Excerpted passage
- - - - - - -
Great reel for the $$ but dont expect to pull freight trains away from snags with them, A good test is put some 15/20lb braid on the reel tie it to a pole and walk back, i guarantee you wont be able to snap the line. Money back guarantee from me hehe.
i am pretty confident that you wont even snap 8lb fireline on it


----------



## koich

http://www.motackle.com.au/index.cfm?pr=weekendspecials

that combo is even cheaper this weekend.


----------



## imnotoriginal

Mate, I've owned a shimano sedona for over four years now and I must say it's performed above my expectations in every facet. This reel has landed some good size fish and is still going strong. The only replacement I have needed in that time was a change of drag washer, hardly surprising considering I use this rod at least 80% of my fishing time on the water. I paid $98 for it, but have seen them as low as $79 on special. A fantastic reel for the price and remarkably tough.
Joel


----------



## grimo82

i have the sedona 2500 and 8000.

Both great reels (hence why i have two). the 2500 is perfect on my dropshot for flatties, bream bass, whiting and pulled in a 72cm tailer the other day that gave me what for a 6lb.

I have to 8000 matched to a shim backbone 8-10kg with 20lb braid and does all my heavy work - great on the kingys etc.

im after a 4000 as well, just waiting for the mto come up for $89 again.


----------
- - - - - - -
Data extract
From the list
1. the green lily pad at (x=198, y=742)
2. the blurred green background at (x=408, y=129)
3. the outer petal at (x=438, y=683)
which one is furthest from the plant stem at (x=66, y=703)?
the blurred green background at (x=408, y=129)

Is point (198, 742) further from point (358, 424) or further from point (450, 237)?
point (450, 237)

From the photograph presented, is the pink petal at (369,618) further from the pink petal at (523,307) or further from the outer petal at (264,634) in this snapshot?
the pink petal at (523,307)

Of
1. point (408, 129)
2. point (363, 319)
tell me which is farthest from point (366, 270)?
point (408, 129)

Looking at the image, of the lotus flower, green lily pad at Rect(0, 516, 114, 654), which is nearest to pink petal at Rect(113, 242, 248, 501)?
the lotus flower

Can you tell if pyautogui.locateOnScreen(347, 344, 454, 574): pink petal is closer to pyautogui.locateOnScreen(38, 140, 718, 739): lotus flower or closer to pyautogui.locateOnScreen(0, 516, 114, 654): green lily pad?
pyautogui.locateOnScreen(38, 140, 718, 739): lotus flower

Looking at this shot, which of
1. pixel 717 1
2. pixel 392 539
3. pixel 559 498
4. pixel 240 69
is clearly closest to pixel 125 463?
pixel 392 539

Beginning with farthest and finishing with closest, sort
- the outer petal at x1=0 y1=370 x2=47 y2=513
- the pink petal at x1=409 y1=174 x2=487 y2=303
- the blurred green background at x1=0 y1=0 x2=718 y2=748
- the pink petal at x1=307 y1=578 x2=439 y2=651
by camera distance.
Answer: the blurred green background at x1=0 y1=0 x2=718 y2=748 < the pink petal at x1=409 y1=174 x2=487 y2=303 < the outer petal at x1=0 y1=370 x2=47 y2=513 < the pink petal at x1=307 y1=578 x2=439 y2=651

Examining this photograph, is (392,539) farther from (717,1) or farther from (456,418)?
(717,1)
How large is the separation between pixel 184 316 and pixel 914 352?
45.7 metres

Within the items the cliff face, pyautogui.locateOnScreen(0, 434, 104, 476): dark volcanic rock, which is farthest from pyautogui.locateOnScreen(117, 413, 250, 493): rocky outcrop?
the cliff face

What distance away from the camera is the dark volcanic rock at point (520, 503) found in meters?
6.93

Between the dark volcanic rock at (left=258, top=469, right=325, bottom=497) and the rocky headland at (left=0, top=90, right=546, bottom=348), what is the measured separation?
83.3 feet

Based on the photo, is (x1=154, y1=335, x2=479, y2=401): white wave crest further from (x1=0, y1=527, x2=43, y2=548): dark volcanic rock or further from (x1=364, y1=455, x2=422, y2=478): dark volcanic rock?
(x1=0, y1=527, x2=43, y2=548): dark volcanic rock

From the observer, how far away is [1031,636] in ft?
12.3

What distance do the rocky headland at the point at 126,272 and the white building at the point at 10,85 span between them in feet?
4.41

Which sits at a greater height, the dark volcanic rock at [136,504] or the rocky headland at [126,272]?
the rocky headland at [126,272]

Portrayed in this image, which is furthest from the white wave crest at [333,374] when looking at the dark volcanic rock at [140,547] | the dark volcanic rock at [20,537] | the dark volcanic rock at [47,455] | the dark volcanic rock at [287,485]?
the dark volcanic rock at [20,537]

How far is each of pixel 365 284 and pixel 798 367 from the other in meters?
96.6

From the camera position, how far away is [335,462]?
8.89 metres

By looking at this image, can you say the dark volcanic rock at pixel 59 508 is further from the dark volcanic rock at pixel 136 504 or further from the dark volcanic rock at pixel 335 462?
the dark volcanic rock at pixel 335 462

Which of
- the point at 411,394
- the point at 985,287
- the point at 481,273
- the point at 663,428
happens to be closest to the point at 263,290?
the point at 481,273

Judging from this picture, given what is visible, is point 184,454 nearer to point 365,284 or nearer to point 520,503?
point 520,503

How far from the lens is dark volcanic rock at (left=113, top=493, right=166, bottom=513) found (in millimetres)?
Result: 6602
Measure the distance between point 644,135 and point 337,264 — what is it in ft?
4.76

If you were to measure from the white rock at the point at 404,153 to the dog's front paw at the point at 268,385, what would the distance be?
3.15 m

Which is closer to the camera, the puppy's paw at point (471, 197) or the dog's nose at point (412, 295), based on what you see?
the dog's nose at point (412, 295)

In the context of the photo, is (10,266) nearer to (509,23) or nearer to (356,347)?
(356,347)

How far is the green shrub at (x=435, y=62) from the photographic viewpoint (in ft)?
- - - - - - -
What the task requires
List every dollar price stated in the forum thread.

Correct answer
$98, $79, $89